Here, we are given that $\sin \theta =\dfrac{3}{5}$ and $\theta$ is in the first quadrant. So, in this quadrant, all the trigonometric ratios would be positive.
We know that $\operatorname{cosec}\theta =\dfrac{1}{\sin \theta }$
By substituting the value of $\sin \theta =\dfrac{3}{5}$, we get,
$\operatorname{cosec}\theta =\dfrac{1}{\left( \dfrac{3}{5} \right)}$
$\operatorname{cosec}\theta =\dfrac{5}{3}$
We know that ${{\sin }^{2}}\theta +{{\cos }^{2}}\theta =1$.
By substituting $\sin \theta =\dfrac{3}{5}$, we get,
${{\left( \dfrac{3}{5} \right)}^{2}}+{{\cos }^{2}}\theta =1$
${{\cos }^{2}}\theta =1-{{\left( \dfrac{3}{5} \right)}^{2}}$
${{\cos }^{2}}\theta =1-\dfrac{9}{25}$
${{\cos }^{2}}\theta =\dfrac{16}{25}$
$\cos \theta =\sqrt{\dfrac{16}{25}}$
$\cos \theta =\pm \dfrac{4}{5}$
Here, we take $\cos \theta =\dfrac{4}{5}$ because in the first quadrant all the trigonometric ratios are positive. We know that $\tan \theta =\dfrac{\sin \theta }{\cos \theta }$. So, by substituting $\sin \theta =\dfrac{3}{5}$ and $\cos \theta =\dfrac{4}{5}$, we get,
$\tan \theta =\dfrac{\dfrac{3}{5}}{\dfrac{4}{5}}$
$\tan \theta =\dfrac{3}{4}$
We also know that $\sec \theta =\dfrac{1}{\cos \theta }$
By substituting $\cos \theta =\dfrac{4}{5}$, we get,
$\sec \theta =\dfrac{1}{\dfrac{4}{5}}=\dfrac{5}{4}$
We know that $\cot \theta =\dfrac{1}{\tan \theta }$. By substituting the value of $\tan \theta =\dfrac{3}{4}$, we get,
$\cot \theta =\dfrac{1}{\dfrac{3}{4}}=\dfrac{4}{3}$
So, if $\sin \theta =\dfrac{3}{5}$ and $\theta$ is in the first quadrant, the other 5 values we get as,
$\cos \theta =\dfrac{4}{5}$
$\sec \theta =\dfrac{5}{4}$
$\operatorname{cosec}\theta =\dfrac{5}{3}$
$\cot \theta =\dfrac{4}{3}$
$\tan \theta =\dfrac{3}{4}$

Note: In this question, we can also find the value of the magnitude of all the trigonometric ratios by constructing a triangle and using $\sin \theta =\dfrac{3}{5}$ in this way.
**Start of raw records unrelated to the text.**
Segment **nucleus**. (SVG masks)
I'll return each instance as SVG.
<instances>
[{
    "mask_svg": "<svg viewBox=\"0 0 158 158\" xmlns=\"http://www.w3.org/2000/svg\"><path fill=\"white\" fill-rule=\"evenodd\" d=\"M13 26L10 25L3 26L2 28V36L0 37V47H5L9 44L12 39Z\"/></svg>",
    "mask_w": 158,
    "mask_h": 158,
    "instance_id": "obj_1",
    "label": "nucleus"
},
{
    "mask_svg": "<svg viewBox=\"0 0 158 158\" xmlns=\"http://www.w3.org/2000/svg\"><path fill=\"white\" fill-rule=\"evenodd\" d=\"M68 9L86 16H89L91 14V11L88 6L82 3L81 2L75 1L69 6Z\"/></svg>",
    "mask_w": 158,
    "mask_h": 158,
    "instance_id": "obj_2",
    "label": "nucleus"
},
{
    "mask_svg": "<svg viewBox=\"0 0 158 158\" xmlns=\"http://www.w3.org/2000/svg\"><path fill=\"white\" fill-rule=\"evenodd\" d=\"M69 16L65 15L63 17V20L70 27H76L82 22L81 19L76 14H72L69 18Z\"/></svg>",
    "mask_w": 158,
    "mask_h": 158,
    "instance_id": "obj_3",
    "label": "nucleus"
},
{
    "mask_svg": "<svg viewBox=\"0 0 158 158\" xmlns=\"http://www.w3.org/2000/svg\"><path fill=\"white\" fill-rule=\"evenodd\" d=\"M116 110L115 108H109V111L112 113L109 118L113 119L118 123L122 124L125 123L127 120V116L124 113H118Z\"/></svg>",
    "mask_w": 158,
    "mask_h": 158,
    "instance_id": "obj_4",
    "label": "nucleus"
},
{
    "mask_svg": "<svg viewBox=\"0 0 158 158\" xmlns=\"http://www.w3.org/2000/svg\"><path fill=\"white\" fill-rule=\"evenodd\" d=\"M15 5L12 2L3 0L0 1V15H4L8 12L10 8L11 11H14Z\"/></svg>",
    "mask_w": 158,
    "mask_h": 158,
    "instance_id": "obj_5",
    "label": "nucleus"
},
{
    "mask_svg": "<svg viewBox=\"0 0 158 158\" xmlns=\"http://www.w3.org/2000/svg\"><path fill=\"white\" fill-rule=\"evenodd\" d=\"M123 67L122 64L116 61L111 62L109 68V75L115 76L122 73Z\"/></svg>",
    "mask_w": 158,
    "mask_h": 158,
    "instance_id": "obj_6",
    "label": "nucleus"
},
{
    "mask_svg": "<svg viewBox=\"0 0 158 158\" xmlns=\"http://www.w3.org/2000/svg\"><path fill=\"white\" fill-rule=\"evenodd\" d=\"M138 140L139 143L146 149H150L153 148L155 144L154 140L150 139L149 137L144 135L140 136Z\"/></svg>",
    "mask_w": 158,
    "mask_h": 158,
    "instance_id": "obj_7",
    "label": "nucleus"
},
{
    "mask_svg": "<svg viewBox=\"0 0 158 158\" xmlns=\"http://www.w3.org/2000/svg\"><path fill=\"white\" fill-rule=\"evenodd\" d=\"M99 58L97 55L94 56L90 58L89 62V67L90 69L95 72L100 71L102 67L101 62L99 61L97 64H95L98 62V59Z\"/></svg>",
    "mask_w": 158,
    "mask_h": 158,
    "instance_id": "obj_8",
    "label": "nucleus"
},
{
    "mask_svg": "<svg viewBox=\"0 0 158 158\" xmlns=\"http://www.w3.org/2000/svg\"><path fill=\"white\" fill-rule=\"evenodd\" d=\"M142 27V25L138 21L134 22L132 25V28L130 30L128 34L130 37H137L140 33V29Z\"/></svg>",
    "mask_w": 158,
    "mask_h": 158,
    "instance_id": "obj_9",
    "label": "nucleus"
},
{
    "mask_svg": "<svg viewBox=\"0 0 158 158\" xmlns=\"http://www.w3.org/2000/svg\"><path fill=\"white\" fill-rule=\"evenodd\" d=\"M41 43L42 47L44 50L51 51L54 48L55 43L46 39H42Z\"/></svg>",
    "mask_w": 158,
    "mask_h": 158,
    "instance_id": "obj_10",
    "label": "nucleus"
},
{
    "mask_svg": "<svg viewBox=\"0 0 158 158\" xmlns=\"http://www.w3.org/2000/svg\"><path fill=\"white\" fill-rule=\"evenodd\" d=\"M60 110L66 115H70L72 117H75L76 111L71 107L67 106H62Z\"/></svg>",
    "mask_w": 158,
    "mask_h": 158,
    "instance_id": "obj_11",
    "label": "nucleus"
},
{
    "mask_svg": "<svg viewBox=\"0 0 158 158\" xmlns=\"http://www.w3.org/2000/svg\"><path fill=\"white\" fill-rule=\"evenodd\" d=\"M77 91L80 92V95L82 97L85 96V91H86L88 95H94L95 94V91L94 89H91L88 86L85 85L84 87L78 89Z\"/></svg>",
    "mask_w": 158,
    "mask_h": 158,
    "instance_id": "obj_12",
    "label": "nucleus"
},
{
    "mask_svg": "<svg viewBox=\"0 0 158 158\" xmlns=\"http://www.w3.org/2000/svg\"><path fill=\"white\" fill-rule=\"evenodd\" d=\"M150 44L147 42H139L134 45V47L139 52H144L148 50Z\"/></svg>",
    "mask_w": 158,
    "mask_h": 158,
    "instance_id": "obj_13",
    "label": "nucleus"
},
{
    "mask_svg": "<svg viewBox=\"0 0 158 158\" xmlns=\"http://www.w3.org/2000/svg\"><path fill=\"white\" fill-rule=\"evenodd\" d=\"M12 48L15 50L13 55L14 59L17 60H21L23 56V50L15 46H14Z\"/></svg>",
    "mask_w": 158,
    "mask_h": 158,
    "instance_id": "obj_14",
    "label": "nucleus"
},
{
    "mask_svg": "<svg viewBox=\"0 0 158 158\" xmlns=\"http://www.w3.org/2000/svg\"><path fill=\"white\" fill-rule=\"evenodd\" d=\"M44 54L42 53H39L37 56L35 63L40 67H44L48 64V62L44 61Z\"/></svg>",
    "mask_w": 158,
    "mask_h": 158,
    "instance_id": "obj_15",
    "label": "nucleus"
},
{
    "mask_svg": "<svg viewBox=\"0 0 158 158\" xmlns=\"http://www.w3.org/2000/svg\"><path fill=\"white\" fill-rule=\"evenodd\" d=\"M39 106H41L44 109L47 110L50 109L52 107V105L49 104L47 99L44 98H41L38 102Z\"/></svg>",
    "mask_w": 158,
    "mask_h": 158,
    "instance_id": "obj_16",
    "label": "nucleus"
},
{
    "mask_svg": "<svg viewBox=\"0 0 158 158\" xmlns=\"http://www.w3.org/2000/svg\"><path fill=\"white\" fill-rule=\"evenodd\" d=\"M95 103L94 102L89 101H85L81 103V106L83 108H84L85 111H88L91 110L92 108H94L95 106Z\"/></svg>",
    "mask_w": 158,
$\sin \theta =\dfrac{\text{perpendicular}}{\text{hypotenuse}}=\dfrac{3}{5}=\dfrac{AB}{AC}$

From Pythagoras theorem, we get, CB = 4x.
Now, $\cos \theta =\dfrac{\text{Base}}{\text{Hypotenuse}}=\dfrac{4x}{5x}=\dfrac{4}{5}$
$\tan \theta =\dfrac{AB}{BC}=\dfrac{3x}{4x}=\dfrac{3}{4}$
Similarly, we can find all the other trigonometric ratios.